MI Senate bill looks to ease tax burden on distilleries
A southwest Michigan lawmaker is hoping to help out local distilleries by getting them a tax cut.
“Our [distillery] taxes are the ninth highest…of 50 states,” Michigan State Senator for the 21st District John Proos said. “While, in fact, our neighbor’s just south – Indiana – is the 42nd most taxed when it comes to distilled spirits.”
Proos is hoping those numbers will help bring change to the state’s tax regulations for distilleries.
He is sponsoring Senate Bill 448, which just passed in the Michigan State Senate and is heading to the house for a vote.
It would help out small-town distilleries by taxing them far less for every bottle of liquor they sell.
“I know if I opened a distillery today, it would be in Indiana. It wouldn’t be in Michigan,” Bill Welter, owner of Journeyman Distillery in Three Oaks, said.
Welter opened his business in 2011 and is happy with how much it’s grown in five short years, but Michigan’s tax on bottles of liquor being sold really eats into his profit margin.
“If you purchase a bottle of our whiskey, say our Last Feather Rye for example, on the shelf it’s $49.99,” Welter said. “$15.70 of that is going to the state of Michigan as an excise tax.”
But in nearby Indiana, “The tax on the same bottle of whiskey would be roughly 50 cents,” Welter said. “We’re paying over $15 a bottle here in Michigan.”

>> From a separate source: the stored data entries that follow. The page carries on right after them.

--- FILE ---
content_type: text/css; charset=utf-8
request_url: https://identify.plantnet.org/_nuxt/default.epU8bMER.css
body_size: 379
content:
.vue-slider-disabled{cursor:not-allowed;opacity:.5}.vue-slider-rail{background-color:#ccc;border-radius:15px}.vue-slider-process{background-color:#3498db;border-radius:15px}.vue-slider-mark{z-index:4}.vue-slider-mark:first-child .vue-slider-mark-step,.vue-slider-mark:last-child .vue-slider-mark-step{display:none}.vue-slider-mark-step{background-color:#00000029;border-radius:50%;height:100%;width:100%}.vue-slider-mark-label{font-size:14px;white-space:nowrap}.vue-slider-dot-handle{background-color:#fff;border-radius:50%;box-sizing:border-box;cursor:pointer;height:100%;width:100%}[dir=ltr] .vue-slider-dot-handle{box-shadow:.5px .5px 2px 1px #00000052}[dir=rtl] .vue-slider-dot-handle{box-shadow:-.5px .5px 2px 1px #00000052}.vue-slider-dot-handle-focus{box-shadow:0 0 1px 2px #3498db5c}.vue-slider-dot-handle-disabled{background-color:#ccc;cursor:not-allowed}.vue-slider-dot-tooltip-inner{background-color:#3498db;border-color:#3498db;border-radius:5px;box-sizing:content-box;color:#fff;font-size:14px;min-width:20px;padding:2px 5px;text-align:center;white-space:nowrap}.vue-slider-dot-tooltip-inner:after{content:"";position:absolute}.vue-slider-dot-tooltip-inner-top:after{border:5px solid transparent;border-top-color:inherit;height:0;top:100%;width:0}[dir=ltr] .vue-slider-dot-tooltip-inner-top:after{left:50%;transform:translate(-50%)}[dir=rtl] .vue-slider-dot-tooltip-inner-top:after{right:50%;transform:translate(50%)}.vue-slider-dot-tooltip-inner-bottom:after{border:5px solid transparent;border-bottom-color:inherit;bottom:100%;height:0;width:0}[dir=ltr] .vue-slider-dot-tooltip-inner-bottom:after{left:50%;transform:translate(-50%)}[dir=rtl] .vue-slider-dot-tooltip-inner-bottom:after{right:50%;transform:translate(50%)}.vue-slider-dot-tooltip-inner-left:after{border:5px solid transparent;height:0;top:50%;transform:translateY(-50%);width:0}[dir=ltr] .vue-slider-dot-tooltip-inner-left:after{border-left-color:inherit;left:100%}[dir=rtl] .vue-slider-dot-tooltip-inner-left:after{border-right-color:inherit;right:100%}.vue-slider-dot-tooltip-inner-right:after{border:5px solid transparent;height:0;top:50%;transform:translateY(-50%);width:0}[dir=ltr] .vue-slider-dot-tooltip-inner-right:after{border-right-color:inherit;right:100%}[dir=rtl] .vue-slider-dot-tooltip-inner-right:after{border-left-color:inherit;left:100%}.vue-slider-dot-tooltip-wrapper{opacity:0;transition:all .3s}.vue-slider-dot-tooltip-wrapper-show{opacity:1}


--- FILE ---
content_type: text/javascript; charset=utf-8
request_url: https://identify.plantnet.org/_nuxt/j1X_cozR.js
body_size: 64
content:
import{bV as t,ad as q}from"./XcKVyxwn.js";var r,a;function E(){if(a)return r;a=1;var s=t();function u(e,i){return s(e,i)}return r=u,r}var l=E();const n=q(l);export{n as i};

Senate Bill 448 would help small Michigan distilleries by implementing a tax cut.
Current Michigan law calls for a 65-percent tax on a bottle of spirits.
The new law would drop that number to 20-percent for small distilleries – which would be businesses that produce less than 60,000 gallons of spirits annually.
Journeyman Distillery falls under that category.
Proos said the new law would help smaller distilleries like it become sustainable so they can expand over time.
“We know that that’s not going to happen overnight,” Proos said. “And it certainly isn’t going to happen if they can’t capitalize because we are so expensive as a state.”
Welter said the lower tax rate would give him more resources to grow his business and invest more into the community.
“I think we can generate a lot more job growth,” Welter said. “I think we could make a real difference in Michigan. But it all costs money.”
The bill passed in the state senate in a 36 to 1 vote, and is now headed to the state house.
Michigan has already passed similar laws for breweries and wineries, but distilleries have, so far, been left behind.
Welter said he’s hoping the bill will become law because he’s looking to expand his business more, but he said that expansion may have to be in Indiana if the taxes don’t get cheaper in Michigan.